Morceau de Jacques Brel (1988)

Et revoilà l'inéluctable, le grand frisson et les larmes qui coulent, me revoilà la plume à la main bercée par ce chant beau comme la vie, fort comme sa fin.

Une spirale, tout dans cette chanson est une spirale infinie, du texte à la musique.

La musique déjà, violons heurtés, en sourdine, dans une rengaine répétée, répétée, répétée encore et encore, accentuée au refrain, trois accents toniques, un piano qui arrive, une trompette sur quelques notes, quelques variations, du triangle, mais toujours, toujours le violon qui reste constant, qui poursuit sa boucle et ne nous laisse pas nous en sortir.
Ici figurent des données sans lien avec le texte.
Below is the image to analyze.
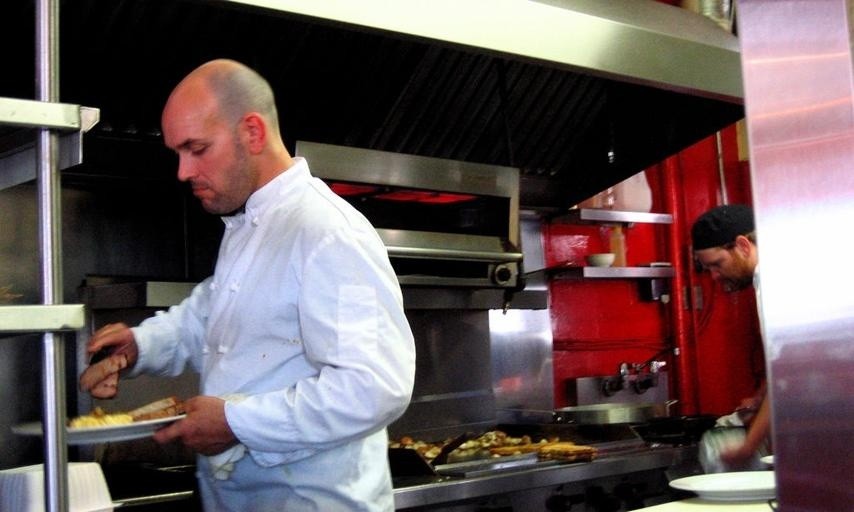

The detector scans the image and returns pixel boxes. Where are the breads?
[129,395,181,422]
[490,443,594,462]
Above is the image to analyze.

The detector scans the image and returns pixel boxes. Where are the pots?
[631,406,754,442]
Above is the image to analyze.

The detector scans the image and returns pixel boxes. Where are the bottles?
[610,222,628,267]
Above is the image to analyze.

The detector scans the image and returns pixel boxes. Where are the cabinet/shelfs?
[544,206,676,303]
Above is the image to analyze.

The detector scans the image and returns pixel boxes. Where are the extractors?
[96,0,742,216]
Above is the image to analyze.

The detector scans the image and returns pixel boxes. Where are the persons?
[86,59,416,512]
[691,204,771,472]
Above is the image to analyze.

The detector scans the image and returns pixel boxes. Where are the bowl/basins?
[586,253,617,268]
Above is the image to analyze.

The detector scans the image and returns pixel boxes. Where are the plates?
[668,455,780,501]
[10,408,184,447]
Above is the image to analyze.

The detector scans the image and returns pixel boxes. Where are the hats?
[691,204,754,251]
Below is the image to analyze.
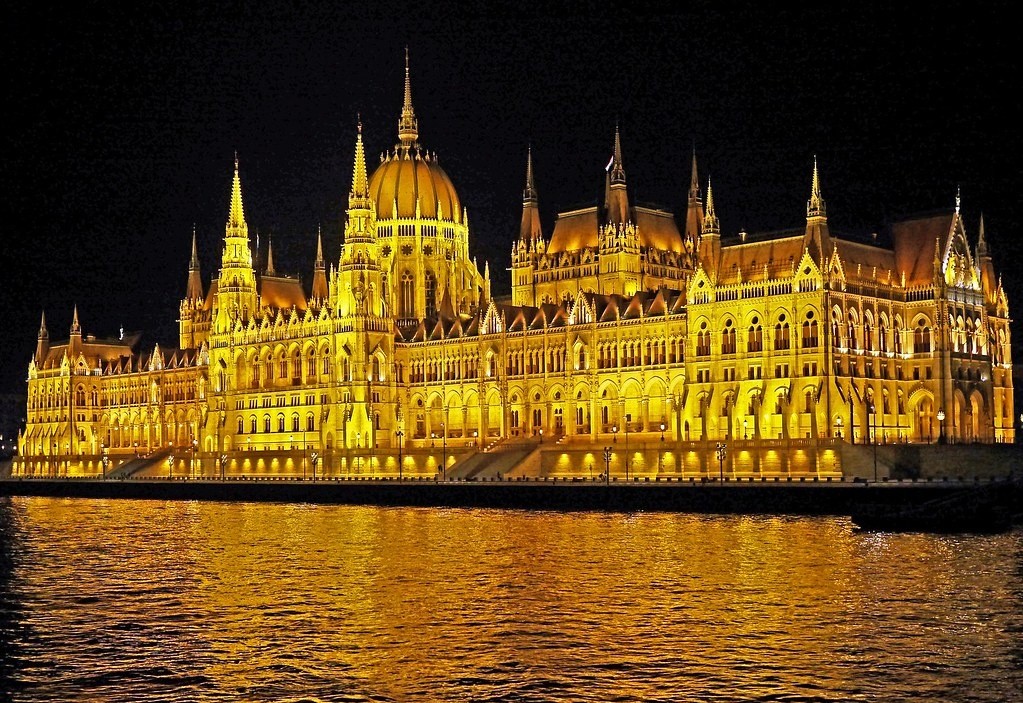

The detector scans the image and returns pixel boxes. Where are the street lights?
[311,453,319,483]
[356,432,361,473]
[192,438,199,480]
[167,455,175,481]
[301,428,306,481]
[716,442,727,485]
[870,405,877,483]
[396,430,403,483]
[603,446,612,485]
[440,423,446,481]
[221,455,227,483]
Lorsque le texte se finit, la musique s'emballe, on peut la voir tournoyer et s'élever dans le ciel noir d'une tempête belge.

Le texte, parlons en, est un pur bijoux. Brel reprend ici l'une de ses thématiques fétiches, la mort, et la fatalité de la mort. Tous les termes employés ou presque appartiennent soient au champ lexical de la mort ou du deuil ( chrysanthèmes, potence, ..) ,à celui du départ ( en partance, j'arrive, ..), ou à celui du temps ( l'été, le printemps..) . Temps qui ici prend autant d'importance que la mort.
"Qu'est-ce que j'aurai bien aimé encore une fois prendre un amour comme on prend le train, pour plus être seul, pour être ailleurs, pour être bien."
Je ne résiste pas à une deuxième citation :
"Qu'est-ce que j'aurai bien aimé encore une fois remplir d'étoiles un corps qui tremble et tomber mort, brûler d'amour, le cœur en cendres."

C'est juste magnifique, c'est bouleversant, toutes les images employées renvoient à ce temps qui passe, inéluctablement, qui nous mène, tous, à notre mort certaines, qui nous file entre les doigts, qu'on a déjà perdu en y pensant... Tout parle de cette peur que Brel avait de ne pas avoir le temps de réaliser ses rêves, de cette soif de vivre, cette passion qui l'animait, cette joie d'enfant qui le poussait à se lancer à corps perdu sur scène, dans ses textes, dans sa vie, dans la mort aussi.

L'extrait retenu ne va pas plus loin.